Il metallo del Gladiatore
L’argento al collo e la schiena a pezzi. ‘Era come se avessi trent’anni di più’. Ma Bischofberger è indistruttibile.
Ralph Pfäffli, il coach della nazionale l’ha soprannominato ‘il Gladiatore’, perché Marc Bischofberger in pista fa cose impossibili, ma soprattutto non si dà mai per vinto. E pur se stavolta deve dichiararsi battuto (dal canadese Brady Leman), il ventisettenne si mette al collo la medaglia del secondo metallo più prezioso dopo l’oro.

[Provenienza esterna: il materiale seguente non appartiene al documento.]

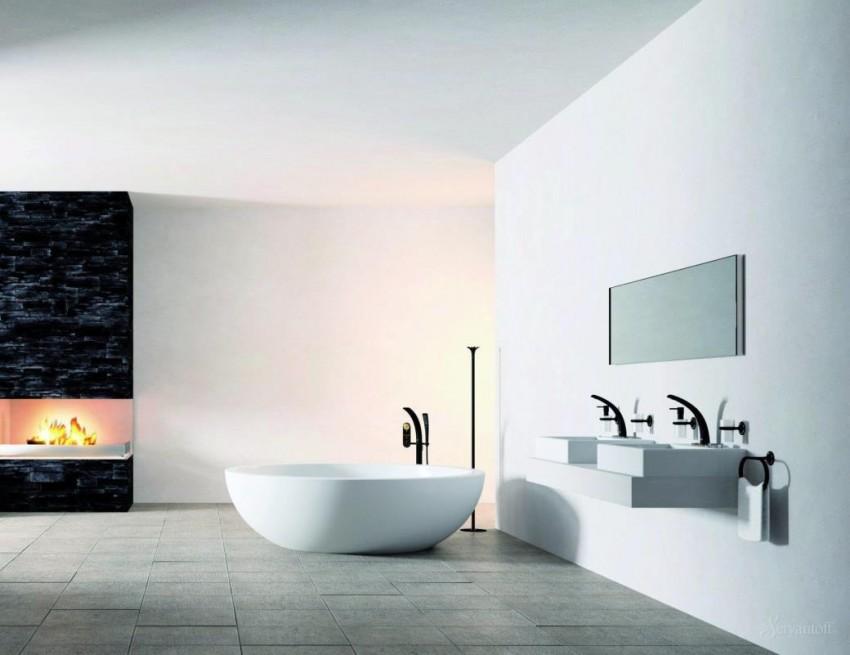 Ванная в стиле Хай-Тек: необычный современный дизайн и простое, стильное обустройство ванной комнаты (110 фото)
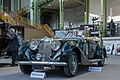 1938 Lagonda LG6 châssis court cabriolet 3 - Bonhams Paris 2015.jpg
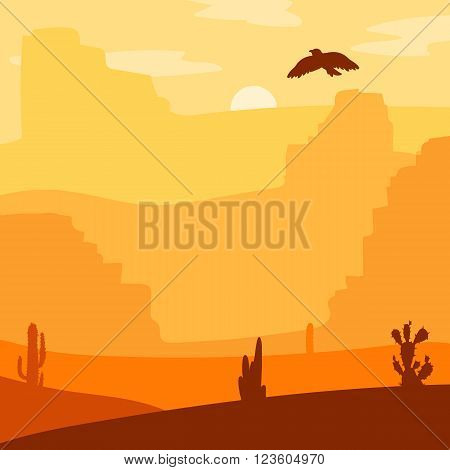 Retro Wild West Desert. Vintage sunset in prairie with cacti and eagle in sky. Grunge old texture. Natural Landscape for print poster illustration sticker. Vector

Riportando la Svizzera ai vertici dello skicross olimpico, otto anni dopo il titolo celebrato a Vancouver da Michael Schmid. «Ma ho avuto anche fortuna, e forse è stato quello a fare la differenza», dice il nuovo vicecampione olimpico. Forse pensando alla disavventura del giorno prima. La storia di ‘Bischi’, come lo chiamano i suoi amici, ricorda un po’ quella di Mathilde Gremaud, la diciottenne friborghese che era stata ricompensata con il secondo posto nello slopestyle, qualche giorno fa. Come lei, infatti, Bischofberger era rovinosamente caduto il giorno prima della gara in allenamento, mentre stava affrontando un salto. Non solo: ‘il Gladiatore’ era già finito a terra una prima volta lunedì, e poi una terza proprio durante il riscaldamento prima della gara. «Certo che, tutte queste cadute, sono davvero strane – racconta –. Di solito non mi succede. Il fatto è che quando mi sono svegliato, il giorno della gara, mi sembrava di avere trent’anni in più, a causa del mal di schiena. Fortuna che, però, una volta che la muscolatura si è riscaldata, la situazione era decisamente migliore». Poi, in gara, Bischofberger ha avuto pure problemi di altra natura. «È stata dura dover fare i conti con gente come Alex (Fiva, ndr) nei quarti e Armin (Niederer, ndr) in semifinale. Ed è vero che non mi sentivo bene, ma le condizioni erano perfette, pur se i salti si sono rivelati parecchio esigenti. In finale ho provato a rientrare su Brady, ma non ce l’ho fatta. E credo che alla fine i miei allenatori fossero più nervosi di me». Anche per Pfäffli la calma è uno dei punti di forza del suo pupillo. «Ai Giochi non bisogna riflettere troppo, perché tutto si gioca nella testa – dice il coach rossocrociato –. Tutti si sentono sul filo del rasoio, ma ‘Bischi’ no. Lui ha saputo mantenere la sua tranquillità». E la calma è la virtù dei forti. O, se preferite, dei gladiatori.